Ava LaVonne Vinesett

In 1983 Ava LaVonne Vinesett began a professional dance career as one of the founding members of the Chuck Davis African-American Dance Ensemble. During her tenure with Chuck Davis, Ava served as a principal dancer, Assistant Artistic Director and Educational Coordinator for the troupe. With a methodical approach, Ava studies the cultural origins and thus the continuous evolution of dances of Africa. She uses the term “dance translator” to describe her scholarship on the process of communicating existing legacies of danced religious, spiritual and cultural beliefs from one cultural group to another. Performance credits include world premieres by Donald McKayle, Ron K. Brown, Assane Konte, Titos Sompa, Abdel Salaam, and Nafissa Shariff.
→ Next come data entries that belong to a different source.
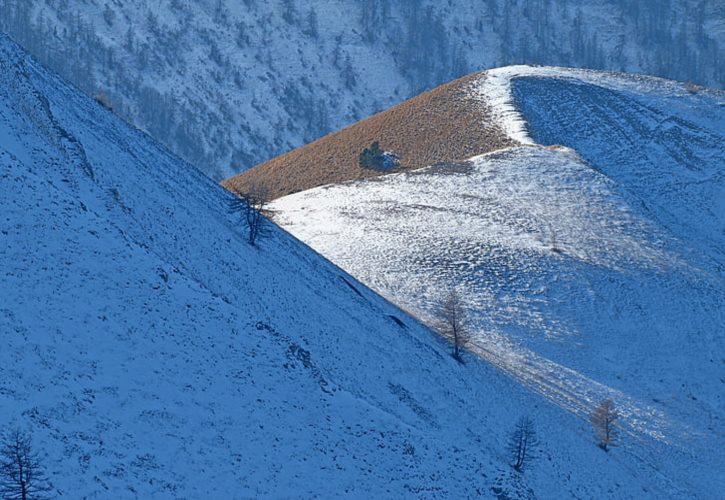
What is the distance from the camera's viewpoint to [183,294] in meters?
37.2

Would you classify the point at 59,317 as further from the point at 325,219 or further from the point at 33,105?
the point at 325,219

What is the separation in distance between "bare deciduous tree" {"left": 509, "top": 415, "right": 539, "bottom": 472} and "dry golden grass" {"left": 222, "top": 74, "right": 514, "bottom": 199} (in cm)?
4465

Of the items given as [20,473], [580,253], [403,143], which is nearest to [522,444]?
[20,473]

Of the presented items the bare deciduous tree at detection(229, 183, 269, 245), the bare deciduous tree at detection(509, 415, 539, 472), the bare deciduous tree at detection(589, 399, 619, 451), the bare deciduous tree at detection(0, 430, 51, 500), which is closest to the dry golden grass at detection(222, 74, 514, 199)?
the bare deciduous tree at detection(229, 183, 269, 245)

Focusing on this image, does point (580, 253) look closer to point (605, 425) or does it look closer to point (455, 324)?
point (455, 324)

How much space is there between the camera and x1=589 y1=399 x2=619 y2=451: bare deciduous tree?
51.3 metres

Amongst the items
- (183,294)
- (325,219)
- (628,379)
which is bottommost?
(628,379)

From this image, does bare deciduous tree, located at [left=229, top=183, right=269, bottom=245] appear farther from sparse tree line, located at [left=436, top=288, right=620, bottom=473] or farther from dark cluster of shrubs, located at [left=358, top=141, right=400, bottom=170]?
dark cluster of shrubs, located at [left=358, top=141, right=400, bottom=170]

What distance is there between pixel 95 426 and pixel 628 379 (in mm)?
35805

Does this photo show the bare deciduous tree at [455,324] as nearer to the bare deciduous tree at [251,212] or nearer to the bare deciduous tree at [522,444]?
the bare deciduous tree at [522,444]

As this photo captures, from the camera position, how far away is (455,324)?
5562 cm

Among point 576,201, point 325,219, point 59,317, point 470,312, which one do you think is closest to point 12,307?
point 59,317

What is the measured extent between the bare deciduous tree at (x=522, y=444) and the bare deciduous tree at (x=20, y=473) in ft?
70.2

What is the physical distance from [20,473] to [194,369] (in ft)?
30.0
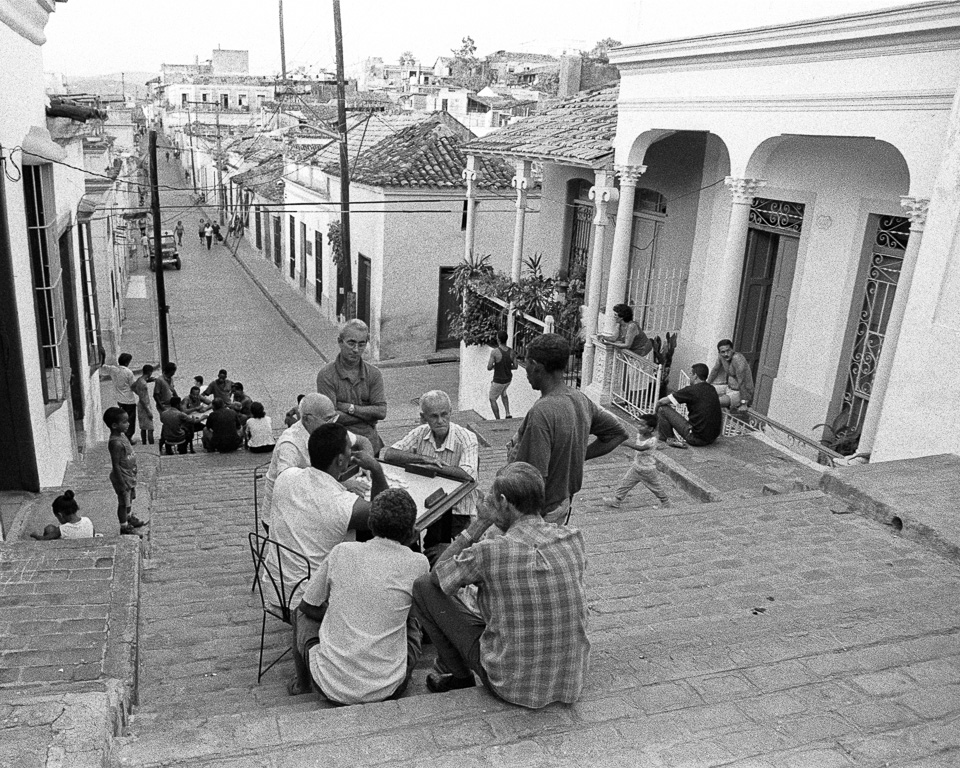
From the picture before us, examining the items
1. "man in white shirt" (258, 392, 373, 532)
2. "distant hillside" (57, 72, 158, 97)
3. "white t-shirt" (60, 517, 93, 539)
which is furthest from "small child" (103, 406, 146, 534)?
"distant hillside" (57, 72, 158, 97)

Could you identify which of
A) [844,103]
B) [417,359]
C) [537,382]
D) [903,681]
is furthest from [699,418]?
[417,359]

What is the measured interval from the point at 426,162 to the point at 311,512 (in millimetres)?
16729

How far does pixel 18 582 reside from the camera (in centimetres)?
470

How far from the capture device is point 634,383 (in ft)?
34.8

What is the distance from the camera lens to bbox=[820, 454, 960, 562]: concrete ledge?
211 inches

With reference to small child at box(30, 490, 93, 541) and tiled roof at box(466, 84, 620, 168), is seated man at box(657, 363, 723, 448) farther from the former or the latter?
small child at box(30, 490, 93, 541)

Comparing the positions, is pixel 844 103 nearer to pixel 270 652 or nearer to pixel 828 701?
pixel 828 701

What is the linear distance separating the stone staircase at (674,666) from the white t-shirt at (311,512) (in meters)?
0.68

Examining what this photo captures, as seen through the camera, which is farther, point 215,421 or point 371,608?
point 215,421

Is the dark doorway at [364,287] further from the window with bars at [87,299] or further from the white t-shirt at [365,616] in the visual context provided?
the white t-shirt at [365,616]

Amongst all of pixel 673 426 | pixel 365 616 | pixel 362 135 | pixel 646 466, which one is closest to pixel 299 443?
pixel 365 616

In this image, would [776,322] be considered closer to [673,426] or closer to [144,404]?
[673,426]

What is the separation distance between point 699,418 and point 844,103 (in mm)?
3255

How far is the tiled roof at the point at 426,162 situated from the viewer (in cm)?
1947
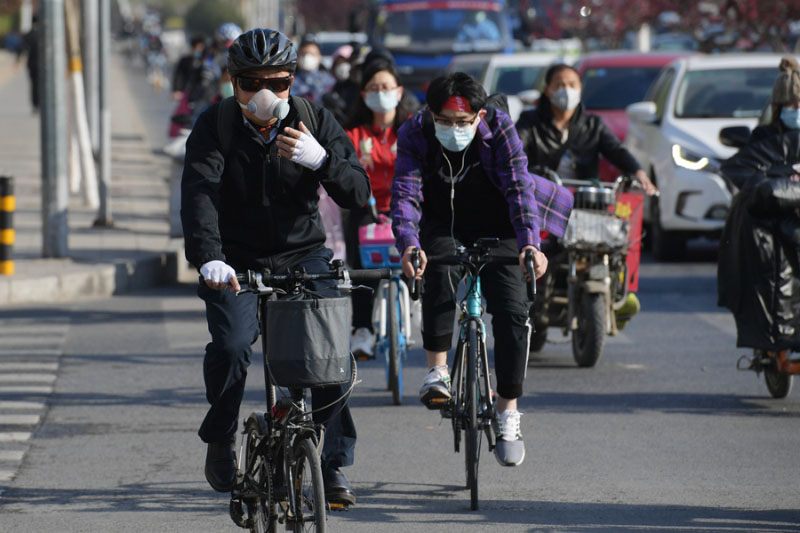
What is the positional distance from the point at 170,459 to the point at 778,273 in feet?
10.8

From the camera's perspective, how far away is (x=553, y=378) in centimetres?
962

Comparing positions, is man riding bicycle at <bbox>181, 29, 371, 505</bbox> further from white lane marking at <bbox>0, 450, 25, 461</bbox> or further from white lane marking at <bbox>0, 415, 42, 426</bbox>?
white lane marking at <bbox>0, 415, 42, 426</bbox>

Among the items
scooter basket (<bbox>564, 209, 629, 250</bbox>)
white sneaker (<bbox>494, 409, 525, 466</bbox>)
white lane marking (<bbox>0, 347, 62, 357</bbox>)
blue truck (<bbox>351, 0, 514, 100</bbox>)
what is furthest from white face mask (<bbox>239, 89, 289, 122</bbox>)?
blue truck (<bbox>351, 0, 514, 100</bbox>)

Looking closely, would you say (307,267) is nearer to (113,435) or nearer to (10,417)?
(113,435)

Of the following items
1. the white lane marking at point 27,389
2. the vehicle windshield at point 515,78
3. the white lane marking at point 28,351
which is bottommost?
the white lane marking at point 27,389

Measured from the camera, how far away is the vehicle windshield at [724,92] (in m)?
14.9

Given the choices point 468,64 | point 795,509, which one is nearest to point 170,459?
point 795,509

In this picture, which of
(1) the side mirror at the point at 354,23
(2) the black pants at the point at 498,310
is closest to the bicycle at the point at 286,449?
(2) the black pants at the point at 498,310

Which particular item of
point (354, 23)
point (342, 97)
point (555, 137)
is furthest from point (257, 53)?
point (354, 23)

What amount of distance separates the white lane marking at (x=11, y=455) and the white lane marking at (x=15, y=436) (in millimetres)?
248

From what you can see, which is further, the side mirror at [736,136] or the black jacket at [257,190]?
the side mirror at [736,136]

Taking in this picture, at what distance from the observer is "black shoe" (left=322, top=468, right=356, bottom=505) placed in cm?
555

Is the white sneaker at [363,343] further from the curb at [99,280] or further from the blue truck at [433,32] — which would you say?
the blue truck at [433,32]

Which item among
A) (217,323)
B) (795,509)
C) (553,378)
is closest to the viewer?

Ava serves as an assessor and dance consultant for several organizations, and is the founder of Artistic Visions of Axé, a research focused coalition committed to invoking cultural understanding through dance. She recently completed a six-month study in Salvador da Bahia, Brasil researching the dances associated with Candomblé. As a Patricia Roberts Harris fellow, she received her MFA in dance from the University of North Carolina at Greensboro. Ava LaVonne Vinesett, Asst. Professor of the Practice of Dance and the 2002 recipient of the Duke University Alumni Distinguished Undergraduate Teaching Award, is on faculty at Duke University, Durham, N.C. where she instructs studio and lecture courses, and is the founder and director of the Duke African Repertory Ensemble.